Dashes

dashes

We see in a mirror darkly.

-We have such a limited understanding of the ways of God.

-Even more significant, is that we have a limited appreciation of our limited understanding.

-And in our ignorance about our ignorance, we are quite comfortable judging God when life doesn’t align with our own expectations.

-When we try to understand God through culture’s sensibilities and ethos, His ways can seem either terribly foolish or gossly unfair.

-When life turns harsh, and our religious pretense is stripped away, in our hearts we believe we could do it better; we believe we would be more merciful, be more fair than God.

-We believe these elevated things about ourselves and yet there is little evidence in our lives to justify that belief. 

-It’s true we might be saddened and moved by the suffering of some but we do little to alleviate that suffering.

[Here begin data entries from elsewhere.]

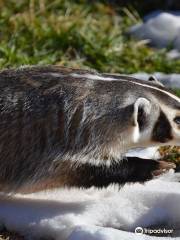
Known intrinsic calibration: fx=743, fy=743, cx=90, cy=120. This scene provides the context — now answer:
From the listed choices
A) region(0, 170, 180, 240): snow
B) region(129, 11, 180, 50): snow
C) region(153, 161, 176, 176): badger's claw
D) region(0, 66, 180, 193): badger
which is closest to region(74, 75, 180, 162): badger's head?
region(0, 66, 180, 193): badger

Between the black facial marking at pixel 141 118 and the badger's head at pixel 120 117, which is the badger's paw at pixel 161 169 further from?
the black facial marking at pixel 141 118

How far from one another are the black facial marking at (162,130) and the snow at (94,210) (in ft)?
1.06

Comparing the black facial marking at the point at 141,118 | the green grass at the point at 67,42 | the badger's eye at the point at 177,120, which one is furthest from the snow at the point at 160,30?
the black facial marking at the point at 141,118

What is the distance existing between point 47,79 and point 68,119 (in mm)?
308

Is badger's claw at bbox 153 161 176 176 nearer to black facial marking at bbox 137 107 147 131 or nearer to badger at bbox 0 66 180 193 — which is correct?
badger at bbox 0 66 180 193

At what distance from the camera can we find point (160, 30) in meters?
7.48

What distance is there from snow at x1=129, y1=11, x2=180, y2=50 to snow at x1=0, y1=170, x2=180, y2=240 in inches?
113

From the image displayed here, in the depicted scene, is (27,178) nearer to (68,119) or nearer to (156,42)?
(68,119)

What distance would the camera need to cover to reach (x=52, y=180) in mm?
4461

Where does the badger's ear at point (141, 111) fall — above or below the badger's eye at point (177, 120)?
above

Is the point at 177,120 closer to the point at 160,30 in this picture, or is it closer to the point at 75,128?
the point at 75,128

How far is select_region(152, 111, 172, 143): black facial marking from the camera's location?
4.50 meters

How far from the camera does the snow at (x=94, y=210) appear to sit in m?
4.23

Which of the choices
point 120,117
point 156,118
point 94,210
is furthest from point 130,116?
point 94,210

-More sobering still: the very fact we are moved and saddened by someone else’s suffering can cause us to see ourselves as a compassionate people — even if ultimately we do little to nothing to eliminate or alleviate that suffering.

-We drive by suffering everyday where our only response is to divert our gaze so our consciousness can not be pricked and we won’t be made uncomfortable.

-Besides, we tell ourselves, they’re probably on drugs and any money we give them will only be used to further enable their addiction.

-And though we may be slow to step in and try to alleviate the pain and suffering of others, we are lightening quick in our judgements of God and others.

-We don’t hesitate to condemn those who don’t think, believe, dress, smell, carry-on, raise children, vote or keep their yard as we do.

-In our hearts and in our gossip we judge harshly the fellow worker who arrives late for a meeting but are exceedingly generous to ourselves and full of excuses when that late employee happens to be us.

-We write off our bad tempers or misdeeds to a bad headache or an off day, but secretly (or not so secretly) excoriate those whose bad day results in them turning on us.

-In a blink-of-an-eye, we condemn the reckless driver who cuts us off and speeds away. But how many times have we done the very same thing but have excused ourselves because we were in a hurry?

-We deny our stomachs nothing and feel deprived or off our game if we miss a meal or have to settle for less.

-We believe we are special and that our comforts and provisions are deserved v. generously bestowed.

-We have such a thin and fleeting understanding of what drives, irritates and compels us. 

-Despite our myopic understanding of ourselves, somehow we have piercing “clarity” into what drives others and causes them to act as they do.

-The judgement of others comes easily to us.

-We are easily “put out” and grieve life’s inconveniences but don’t hesitate to look down on those for whom inconvenience defines their every waking moment.

-We wonder why they don’t they stop doing this or start doing that; why don’t they work harder, fix their schools and neighborhoods; be better husbands, wives, and sons and daughters?

-We are equally quick to judge our relatives, neighbors, co-workers, elected officials, etc., and we do it effortlessly, and at times, callously.

-We love winning more than laying down our lives for others.

-And those days when the stars don’t align and others fail to see and acknowledge our wonderfulness, we rail against the unfairness of it all and quickly and easily cast ourselves as victims: “What are you doing God,” we demand. “Didn’t you read the script? I’m the star of this story; I am supposed to come out on top!”